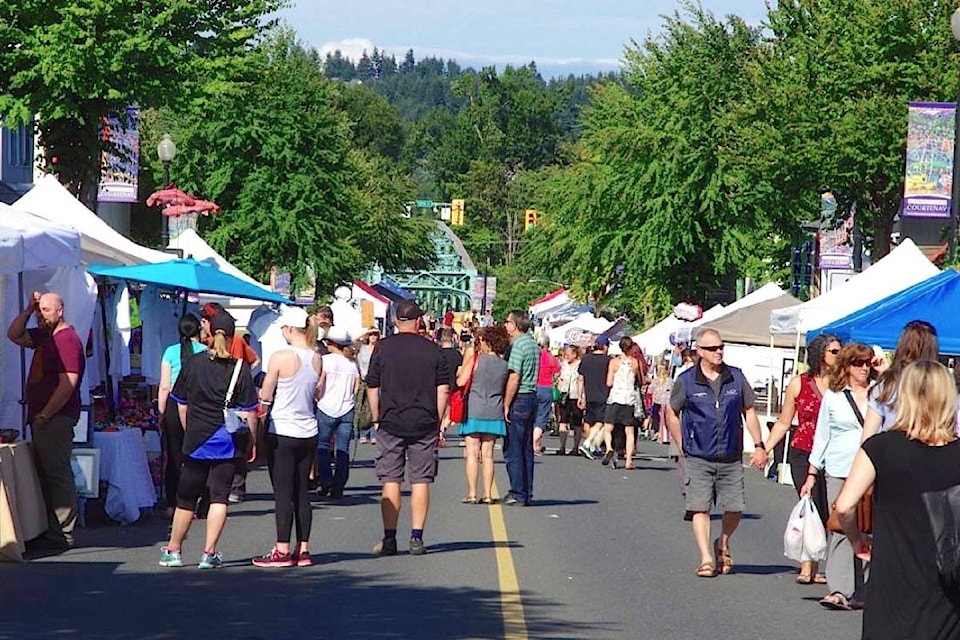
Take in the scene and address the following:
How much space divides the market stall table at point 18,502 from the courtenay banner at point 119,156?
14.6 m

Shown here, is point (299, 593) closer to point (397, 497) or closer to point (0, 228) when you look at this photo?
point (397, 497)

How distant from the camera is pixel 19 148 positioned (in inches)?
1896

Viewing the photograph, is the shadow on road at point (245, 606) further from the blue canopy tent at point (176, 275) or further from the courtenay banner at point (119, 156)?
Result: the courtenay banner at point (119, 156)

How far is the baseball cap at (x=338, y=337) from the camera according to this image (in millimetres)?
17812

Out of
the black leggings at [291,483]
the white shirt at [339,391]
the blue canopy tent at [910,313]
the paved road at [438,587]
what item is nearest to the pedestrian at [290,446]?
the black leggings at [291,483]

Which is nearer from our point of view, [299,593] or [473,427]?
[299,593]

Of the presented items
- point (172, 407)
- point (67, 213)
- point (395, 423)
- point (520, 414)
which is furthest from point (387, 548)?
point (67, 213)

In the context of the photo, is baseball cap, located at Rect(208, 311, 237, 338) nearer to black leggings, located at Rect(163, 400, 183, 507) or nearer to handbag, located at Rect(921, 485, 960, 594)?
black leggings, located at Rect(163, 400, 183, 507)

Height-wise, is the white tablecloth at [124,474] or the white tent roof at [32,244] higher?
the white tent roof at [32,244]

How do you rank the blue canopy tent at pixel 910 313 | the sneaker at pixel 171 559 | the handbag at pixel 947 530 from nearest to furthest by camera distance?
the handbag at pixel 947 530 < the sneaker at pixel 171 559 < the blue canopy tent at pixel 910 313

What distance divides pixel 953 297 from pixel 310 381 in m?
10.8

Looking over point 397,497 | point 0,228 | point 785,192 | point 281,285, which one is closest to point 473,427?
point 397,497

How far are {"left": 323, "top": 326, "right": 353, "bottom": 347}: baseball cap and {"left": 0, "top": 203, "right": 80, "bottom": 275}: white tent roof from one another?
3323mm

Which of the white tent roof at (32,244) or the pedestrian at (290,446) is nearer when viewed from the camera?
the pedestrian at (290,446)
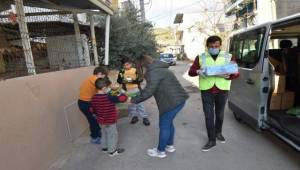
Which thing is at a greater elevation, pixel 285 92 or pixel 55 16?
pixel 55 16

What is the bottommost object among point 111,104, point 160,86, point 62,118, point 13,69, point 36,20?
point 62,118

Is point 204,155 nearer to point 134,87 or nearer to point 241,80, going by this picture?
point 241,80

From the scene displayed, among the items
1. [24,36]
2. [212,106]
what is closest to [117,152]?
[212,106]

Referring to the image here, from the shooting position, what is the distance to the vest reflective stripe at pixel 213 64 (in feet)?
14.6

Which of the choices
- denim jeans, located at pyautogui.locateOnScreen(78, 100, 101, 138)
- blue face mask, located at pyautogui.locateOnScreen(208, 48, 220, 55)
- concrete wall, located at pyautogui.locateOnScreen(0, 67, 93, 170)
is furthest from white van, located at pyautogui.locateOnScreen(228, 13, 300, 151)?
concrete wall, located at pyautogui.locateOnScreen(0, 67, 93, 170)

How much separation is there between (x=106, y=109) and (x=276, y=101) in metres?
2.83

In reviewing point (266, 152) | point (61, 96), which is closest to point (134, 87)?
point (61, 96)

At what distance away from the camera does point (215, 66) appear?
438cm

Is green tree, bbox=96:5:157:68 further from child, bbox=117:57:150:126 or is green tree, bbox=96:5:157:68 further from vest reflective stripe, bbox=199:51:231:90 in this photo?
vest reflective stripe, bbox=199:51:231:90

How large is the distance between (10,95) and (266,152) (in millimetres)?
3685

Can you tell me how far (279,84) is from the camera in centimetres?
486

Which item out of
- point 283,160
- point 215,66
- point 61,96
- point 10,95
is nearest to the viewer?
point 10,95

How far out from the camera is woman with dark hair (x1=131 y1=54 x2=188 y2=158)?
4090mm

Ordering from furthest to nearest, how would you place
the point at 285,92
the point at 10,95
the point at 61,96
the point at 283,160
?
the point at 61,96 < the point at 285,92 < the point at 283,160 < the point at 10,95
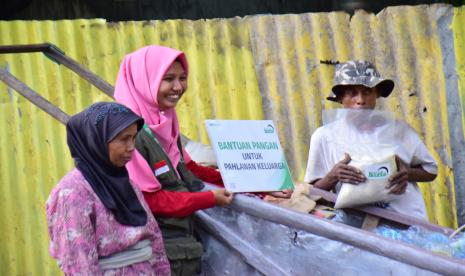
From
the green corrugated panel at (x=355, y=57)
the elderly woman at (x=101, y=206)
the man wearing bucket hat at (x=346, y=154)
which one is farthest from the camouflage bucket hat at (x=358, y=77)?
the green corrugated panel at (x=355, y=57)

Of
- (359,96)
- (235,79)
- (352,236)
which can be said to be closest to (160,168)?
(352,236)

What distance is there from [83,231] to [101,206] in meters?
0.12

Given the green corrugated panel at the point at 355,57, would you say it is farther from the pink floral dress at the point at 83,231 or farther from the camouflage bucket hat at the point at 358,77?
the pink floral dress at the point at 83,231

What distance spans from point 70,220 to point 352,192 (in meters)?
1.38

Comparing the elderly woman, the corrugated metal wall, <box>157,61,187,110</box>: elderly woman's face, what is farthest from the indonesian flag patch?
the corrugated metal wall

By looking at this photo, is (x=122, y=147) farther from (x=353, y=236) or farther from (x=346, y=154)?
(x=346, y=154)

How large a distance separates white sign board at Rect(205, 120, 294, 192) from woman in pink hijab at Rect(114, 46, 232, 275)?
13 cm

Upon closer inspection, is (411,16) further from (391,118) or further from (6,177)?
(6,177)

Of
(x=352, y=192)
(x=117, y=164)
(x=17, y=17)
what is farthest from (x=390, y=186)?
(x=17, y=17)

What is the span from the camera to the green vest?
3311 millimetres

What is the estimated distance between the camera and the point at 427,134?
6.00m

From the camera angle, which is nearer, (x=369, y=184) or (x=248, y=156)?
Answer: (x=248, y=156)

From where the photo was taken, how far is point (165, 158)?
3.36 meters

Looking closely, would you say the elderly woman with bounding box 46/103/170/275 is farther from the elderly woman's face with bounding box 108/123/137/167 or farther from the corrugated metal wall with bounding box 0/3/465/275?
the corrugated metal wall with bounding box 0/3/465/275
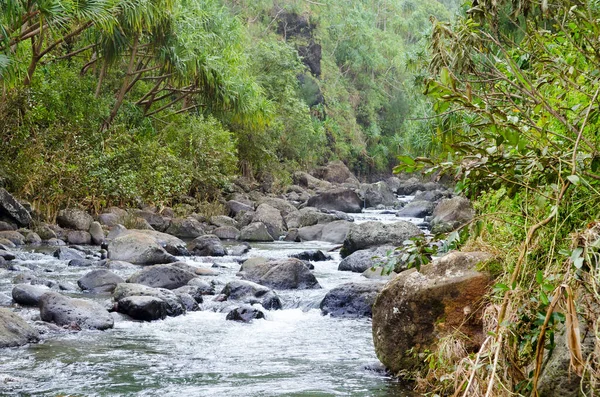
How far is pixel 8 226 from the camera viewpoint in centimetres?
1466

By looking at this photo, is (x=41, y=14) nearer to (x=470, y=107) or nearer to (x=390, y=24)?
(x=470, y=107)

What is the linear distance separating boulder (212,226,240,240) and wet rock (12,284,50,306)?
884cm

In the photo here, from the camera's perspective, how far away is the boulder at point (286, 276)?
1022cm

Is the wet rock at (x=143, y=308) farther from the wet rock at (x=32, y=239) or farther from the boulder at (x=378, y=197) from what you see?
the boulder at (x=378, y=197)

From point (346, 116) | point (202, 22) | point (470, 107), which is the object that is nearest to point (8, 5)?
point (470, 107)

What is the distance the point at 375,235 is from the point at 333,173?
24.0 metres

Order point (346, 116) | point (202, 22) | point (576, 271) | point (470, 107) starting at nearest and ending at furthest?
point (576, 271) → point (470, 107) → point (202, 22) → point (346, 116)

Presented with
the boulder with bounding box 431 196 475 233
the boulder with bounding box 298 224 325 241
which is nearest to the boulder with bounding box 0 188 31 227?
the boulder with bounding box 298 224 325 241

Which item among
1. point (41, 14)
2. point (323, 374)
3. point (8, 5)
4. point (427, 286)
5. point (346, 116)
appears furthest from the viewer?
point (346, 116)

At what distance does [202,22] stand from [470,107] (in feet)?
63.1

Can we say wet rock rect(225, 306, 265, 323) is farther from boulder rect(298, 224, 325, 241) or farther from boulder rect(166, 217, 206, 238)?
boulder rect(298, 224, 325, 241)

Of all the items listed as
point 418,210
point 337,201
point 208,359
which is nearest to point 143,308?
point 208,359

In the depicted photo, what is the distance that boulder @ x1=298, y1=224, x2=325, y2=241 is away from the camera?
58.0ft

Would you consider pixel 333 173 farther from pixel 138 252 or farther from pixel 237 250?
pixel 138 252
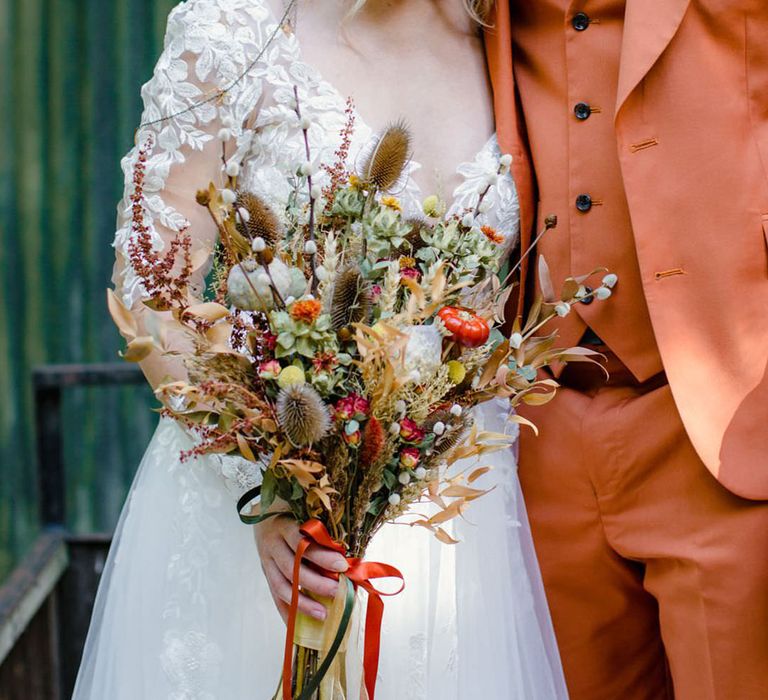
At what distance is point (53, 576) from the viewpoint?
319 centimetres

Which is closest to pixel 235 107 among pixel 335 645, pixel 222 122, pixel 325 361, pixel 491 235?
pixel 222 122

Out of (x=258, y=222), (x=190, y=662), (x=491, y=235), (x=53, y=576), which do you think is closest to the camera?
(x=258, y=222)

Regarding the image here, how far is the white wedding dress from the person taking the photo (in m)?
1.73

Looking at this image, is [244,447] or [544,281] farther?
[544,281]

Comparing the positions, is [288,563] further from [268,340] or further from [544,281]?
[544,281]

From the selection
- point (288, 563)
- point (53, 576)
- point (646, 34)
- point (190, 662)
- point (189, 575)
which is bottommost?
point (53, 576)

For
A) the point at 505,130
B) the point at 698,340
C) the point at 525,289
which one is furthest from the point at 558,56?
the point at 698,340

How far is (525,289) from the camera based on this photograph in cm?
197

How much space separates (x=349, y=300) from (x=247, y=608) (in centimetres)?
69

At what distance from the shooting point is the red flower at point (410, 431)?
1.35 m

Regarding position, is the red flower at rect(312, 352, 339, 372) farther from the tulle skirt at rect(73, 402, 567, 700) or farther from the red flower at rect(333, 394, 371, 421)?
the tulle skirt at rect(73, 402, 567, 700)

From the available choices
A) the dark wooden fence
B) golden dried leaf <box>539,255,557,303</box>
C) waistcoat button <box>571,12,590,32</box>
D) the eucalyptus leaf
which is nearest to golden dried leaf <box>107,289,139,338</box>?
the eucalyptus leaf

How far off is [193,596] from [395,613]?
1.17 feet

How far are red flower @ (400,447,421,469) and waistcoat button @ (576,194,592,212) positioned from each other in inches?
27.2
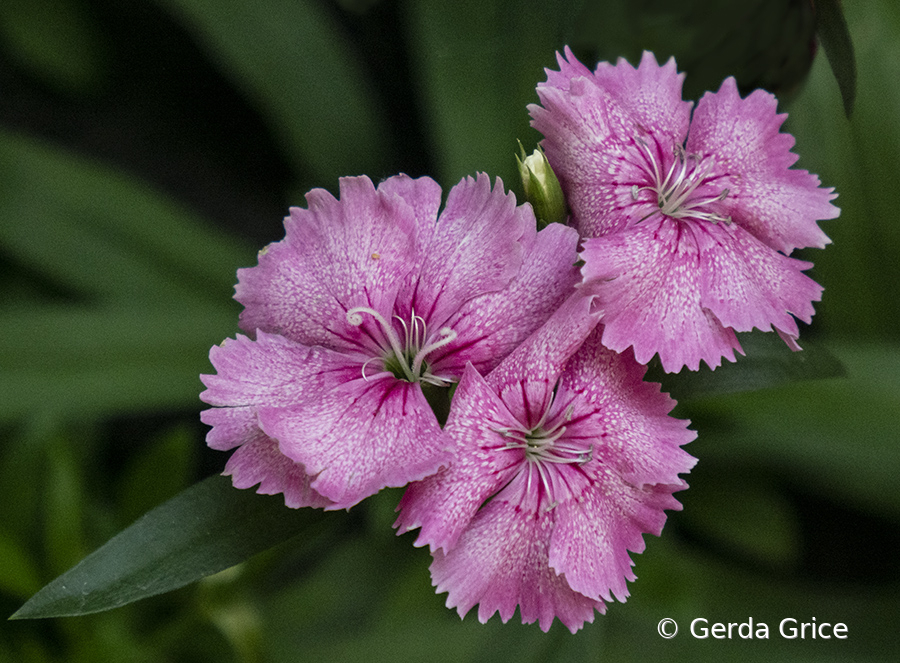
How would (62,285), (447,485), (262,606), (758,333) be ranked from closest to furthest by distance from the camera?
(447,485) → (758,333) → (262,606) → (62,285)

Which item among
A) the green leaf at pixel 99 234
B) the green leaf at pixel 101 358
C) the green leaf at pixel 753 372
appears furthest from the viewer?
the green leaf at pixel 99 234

Goal of the exercise
From the line containing "How far off is [193,596] from [395,613]?" to the end of the data above, give those lines again verbatim, with both endpoints included and no images.

Response to this exercise
How far off is [193,596] from [395,613]?
1.17 feet

How far are red flower @ (400,447,421,469) and waistcoat button @ (576,194,592,212) positioned from each other in inches?
27.2
How would (62,285), (447,485), (262,606), (758,333) be ranked from closest to furthest by distance from the camera?
(447,485) → (758,333) → (262,606) → (62,285)

Which item among
A) the green leaf at pixel 99 234
B) the green leaf at pixel 101 358
C) the green leaf at pixel 753 372
appears furthest from the viewer?
the green leaf at pixel 99 234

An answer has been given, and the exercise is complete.